Que plus personne ne sache quels mots il faut murmurer au peuple algérien pour l'émouvoir et pour s'attirer ses faveurs, c'est une évidence qu'il n'est pas utile de démontrer. Alors tous les tons sont bons pour que fassions attention à ce pouvoir. Même si la tension était déjà là.

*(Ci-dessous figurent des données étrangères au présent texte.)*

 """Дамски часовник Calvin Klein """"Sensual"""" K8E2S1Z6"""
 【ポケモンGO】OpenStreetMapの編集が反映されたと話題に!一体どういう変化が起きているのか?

Il y a quelques jours, Ouyahia déclarait, revêtant le costume de la victime qu'il aime tant et qui pourtant lui va si mal - on pourrait dire qu'il est trop juste pour lui, mais en fait il est juste trop faux - que les journalistes exagéraient l'ampleur des actes terroristes. Il y a dix ans, le terrorisme était résiduel, en 2008 il n'a pas d'ampleur. Les dizaines de morts ne sont sans doute qu'un détail, ce qui ne m'étonne guère lorsque l'on vit "sous haute sécurité". Cette déclaration n'est que de la haute trahison, mais cela, nous le savions déjà.
Lors d'un nouveau discours qui a beaucoup fait parler de lui dans la presse, il nous a appris que la Constitution serait bientôt amendée pour laisser la voie libre à une nouvelle candidature de Boutef, candidature qu'il souhaite bien évidemment, au même titre que son prédécesseur, et que le prédécesseur de son prédécesseur, qui n'est autre que lui, ainsi la boucle est bouclée. Un scoop qui n'en est pas un, qui devrait sans doute calmer notre fièvre, nous qui vivions dans le doute. Merci de soulager nos consciences éveillées.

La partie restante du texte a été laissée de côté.